The size of a subsidy is pegged to a household's income, as well as the local insurance prices state-by-state. The Affordable Care Act establishes caps on how much anyone can pay for insurance premiums, from two percent for anyone earning at the federal poverty level up to 9.5% at four times that. An individual is eligible for tax subsidies to cover premiums above that maximum.

For example, starting next year an individual making $22,980 (two times the current poverty guideline) has a premium cap of approximately $114 per month. If that person faces higher actual insurance premiums, he or she will become eligible for a subsidy to make up the difference. This will result in different subsidies for individuals and families based on age and state.

Texas, California and Florida will have the most residents qualify for tax credits at more than a million people each. In fact, more than two million Texas residents will qualify for government aid on the exchanges.

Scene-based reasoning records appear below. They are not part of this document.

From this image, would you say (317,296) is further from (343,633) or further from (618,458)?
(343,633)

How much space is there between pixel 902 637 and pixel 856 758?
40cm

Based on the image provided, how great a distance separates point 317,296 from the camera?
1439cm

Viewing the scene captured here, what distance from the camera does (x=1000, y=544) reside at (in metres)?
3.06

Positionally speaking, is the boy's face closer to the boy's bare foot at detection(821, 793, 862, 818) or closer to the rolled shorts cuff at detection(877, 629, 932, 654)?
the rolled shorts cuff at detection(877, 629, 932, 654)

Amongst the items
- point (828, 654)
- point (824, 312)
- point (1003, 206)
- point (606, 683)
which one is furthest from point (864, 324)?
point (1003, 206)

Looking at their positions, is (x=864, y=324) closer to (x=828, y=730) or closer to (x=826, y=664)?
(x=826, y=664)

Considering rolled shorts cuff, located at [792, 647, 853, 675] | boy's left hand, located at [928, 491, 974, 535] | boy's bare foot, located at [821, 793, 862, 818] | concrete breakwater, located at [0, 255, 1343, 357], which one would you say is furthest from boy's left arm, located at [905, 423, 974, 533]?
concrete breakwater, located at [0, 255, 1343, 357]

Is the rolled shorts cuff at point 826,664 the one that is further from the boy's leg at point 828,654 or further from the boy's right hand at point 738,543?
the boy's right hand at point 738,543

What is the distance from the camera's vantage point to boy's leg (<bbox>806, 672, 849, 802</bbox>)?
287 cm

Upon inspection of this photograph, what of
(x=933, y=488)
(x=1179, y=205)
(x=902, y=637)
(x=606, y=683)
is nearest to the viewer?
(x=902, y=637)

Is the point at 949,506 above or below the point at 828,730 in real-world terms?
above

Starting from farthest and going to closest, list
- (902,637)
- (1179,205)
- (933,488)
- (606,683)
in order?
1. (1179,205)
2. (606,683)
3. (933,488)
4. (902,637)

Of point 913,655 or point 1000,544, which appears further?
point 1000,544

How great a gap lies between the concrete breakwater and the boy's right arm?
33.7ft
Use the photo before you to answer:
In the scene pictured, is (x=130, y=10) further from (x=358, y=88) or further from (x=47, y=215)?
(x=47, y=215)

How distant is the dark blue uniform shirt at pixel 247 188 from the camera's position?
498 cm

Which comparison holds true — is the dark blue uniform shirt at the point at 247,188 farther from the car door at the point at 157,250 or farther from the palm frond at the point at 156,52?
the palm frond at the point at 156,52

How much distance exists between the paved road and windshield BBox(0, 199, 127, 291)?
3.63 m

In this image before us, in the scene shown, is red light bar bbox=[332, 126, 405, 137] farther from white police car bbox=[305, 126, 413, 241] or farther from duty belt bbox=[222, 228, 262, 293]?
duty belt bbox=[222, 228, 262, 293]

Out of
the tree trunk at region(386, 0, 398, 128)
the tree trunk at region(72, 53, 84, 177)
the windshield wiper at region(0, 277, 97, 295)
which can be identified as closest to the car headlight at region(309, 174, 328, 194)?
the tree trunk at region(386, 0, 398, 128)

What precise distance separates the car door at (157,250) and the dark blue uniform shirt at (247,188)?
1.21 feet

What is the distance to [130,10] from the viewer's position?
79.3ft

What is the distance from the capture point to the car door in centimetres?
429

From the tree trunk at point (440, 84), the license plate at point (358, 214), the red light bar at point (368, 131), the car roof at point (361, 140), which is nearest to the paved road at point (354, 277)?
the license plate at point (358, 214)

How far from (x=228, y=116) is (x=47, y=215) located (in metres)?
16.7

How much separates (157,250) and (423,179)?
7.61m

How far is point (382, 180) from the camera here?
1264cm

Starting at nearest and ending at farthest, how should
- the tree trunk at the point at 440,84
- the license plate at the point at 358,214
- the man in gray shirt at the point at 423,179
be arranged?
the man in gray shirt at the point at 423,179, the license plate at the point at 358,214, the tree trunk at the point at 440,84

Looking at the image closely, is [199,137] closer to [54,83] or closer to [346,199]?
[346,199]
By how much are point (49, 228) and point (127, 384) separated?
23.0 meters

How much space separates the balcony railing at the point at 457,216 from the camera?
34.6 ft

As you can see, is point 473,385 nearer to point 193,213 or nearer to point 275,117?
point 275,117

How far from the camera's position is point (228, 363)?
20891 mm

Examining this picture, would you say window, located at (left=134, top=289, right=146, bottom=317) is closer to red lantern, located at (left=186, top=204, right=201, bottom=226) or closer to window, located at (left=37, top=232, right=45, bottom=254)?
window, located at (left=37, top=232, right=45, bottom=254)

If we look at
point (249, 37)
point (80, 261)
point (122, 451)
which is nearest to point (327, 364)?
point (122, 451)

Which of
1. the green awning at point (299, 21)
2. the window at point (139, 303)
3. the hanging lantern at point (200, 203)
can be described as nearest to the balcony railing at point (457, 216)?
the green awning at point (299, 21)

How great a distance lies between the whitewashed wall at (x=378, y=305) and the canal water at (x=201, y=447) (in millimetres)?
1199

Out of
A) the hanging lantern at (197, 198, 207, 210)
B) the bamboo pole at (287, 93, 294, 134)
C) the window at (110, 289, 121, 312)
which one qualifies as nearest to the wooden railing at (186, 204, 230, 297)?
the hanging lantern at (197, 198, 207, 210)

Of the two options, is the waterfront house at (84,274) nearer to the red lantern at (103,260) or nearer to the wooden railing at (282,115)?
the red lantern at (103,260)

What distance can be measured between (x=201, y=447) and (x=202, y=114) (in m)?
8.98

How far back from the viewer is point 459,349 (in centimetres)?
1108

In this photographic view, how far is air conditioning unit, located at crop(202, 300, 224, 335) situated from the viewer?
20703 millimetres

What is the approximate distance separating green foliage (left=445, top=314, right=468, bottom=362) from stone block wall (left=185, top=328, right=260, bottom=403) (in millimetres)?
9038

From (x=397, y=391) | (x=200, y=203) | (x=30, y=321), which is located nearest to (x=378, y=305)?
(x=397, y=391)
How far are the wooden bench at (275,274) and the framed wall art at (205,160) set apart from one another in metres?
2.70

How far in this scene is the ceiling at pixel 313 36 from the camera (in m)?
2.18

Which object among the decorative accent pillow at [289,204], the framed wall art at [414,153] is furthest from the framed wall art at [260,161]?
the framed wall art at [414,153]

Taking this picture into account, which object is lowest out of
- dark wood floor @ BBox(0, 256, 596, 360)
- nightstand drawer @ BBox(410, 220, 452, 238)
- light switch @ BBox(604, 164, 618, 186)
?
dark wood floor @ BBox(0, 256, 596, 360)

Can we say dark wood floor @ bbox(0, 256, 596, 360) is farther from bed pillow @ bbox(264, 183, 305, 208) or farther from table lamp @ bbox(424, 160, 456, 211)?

On a per-capita basis, Alaska, Louisiana and Mississippi stand to have nearly seven in ten enrollees eligible for subsidies, the highest percentages in the nation.

Acceptance of these tax credits may range widely from state to state, and much of the success of the ACA will have to be measured on a local basis. Enrollment of young and healthy people, many of whom will qualify for the new subsidies, will be necessary to offset the newly-eligible sick. Since insurance is a heavily state regulated marketplace, the risk pool in Texas has no impact on the pool in Missouri, and vice versa.